Your objective: Reproduce word for word everything from the line containing "How far from" down to the last line of the entries, including both of those lines.

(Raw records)
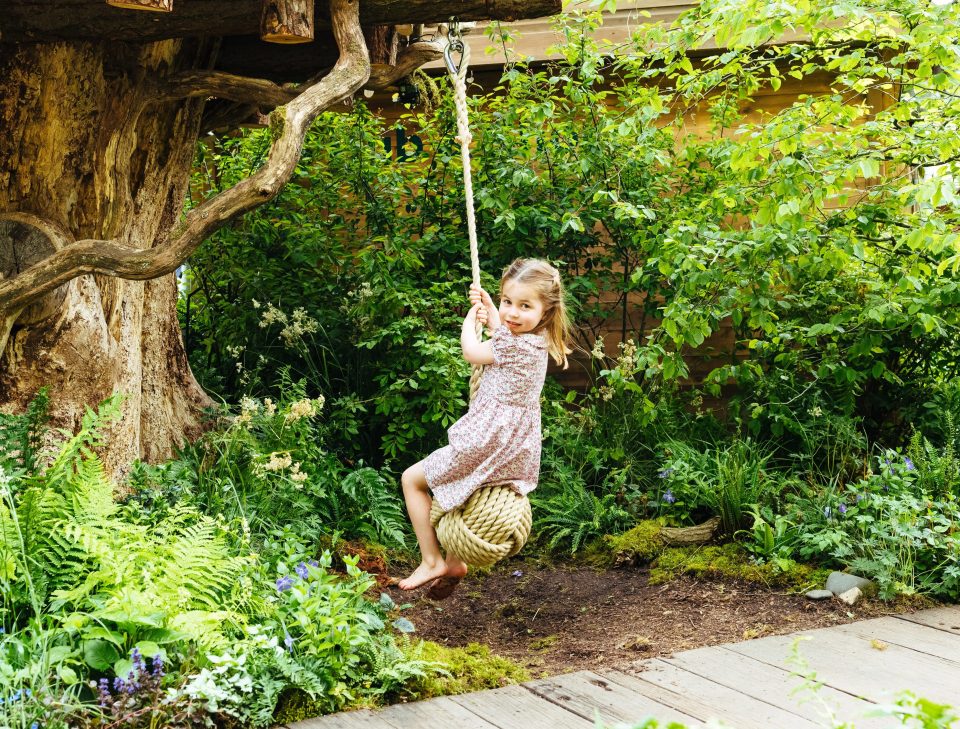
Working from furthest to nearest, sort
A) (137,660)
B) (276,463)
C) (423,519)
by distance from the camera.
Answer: (276,463), (423,519), (137,660)

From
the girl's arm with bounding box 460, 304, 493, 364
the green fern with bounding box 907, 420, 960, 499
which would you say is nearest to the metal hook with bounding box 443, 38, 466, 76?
the girl's arm with bounding box 460, 304, 493, 364

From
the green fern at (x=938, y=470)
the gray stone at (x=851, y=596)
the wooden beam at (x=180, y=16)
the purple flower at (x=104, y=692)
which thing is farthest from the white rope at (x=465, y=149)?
the green fern at (x=938, y=470)

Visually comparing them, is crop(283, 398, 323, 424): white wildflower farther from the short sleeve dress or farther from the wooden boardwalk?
the wooden boardwalk

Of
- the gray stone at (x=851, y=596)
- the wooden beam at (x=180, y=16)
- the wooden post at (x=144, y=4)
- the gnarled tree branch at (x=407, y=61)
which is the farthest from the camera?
the gnarled tree branch at (x=407, y=61)

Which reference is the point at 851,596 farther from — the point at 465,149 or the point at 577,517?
the point at 465,149

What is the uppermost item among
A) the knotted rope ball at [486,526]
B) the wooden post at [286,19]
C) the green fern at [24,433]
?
the wooden post at [286,19]

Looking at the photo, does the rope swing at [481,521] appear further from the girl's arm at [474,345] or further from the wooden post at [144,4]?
the wooden post at [144,4]

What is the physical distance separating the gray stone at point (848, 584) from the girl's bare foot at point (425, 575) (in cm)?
210

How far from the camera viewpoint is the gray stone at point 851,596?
4848 millimetres

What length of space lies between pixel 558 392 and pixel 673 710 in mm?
3847

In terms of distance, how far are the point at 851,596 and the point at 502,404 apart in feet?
6.93

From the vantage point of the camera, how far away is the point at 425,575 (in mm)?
4297

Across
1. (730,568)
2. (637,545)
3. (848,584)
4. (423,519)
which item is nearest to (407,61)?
(423,519)

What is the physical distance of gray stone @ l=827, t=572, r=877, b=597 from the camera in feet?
16.1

Task response:
How far from the camera viewpoint is the gray stone at point 851,596?
4848 millimetres

What length of space lies between pixel 558 392 and pixel 673 710 in mm?
3847

In terms of distance, how far are the point at 851,596 and the point at 502,404 apart in feet?
6.93

From the vantage point of the camera, how far away is the point at 425,575 (in mm)?
4297

Across
1. (730,568)
2. (637,545)
3. (848,584)
4. (423,519)
which item is nearest to (407,61)?
(423,519)

What is the physical distance of gray stone @ l=827, t=572, r=877, b=597 from the camera in feet?
16.1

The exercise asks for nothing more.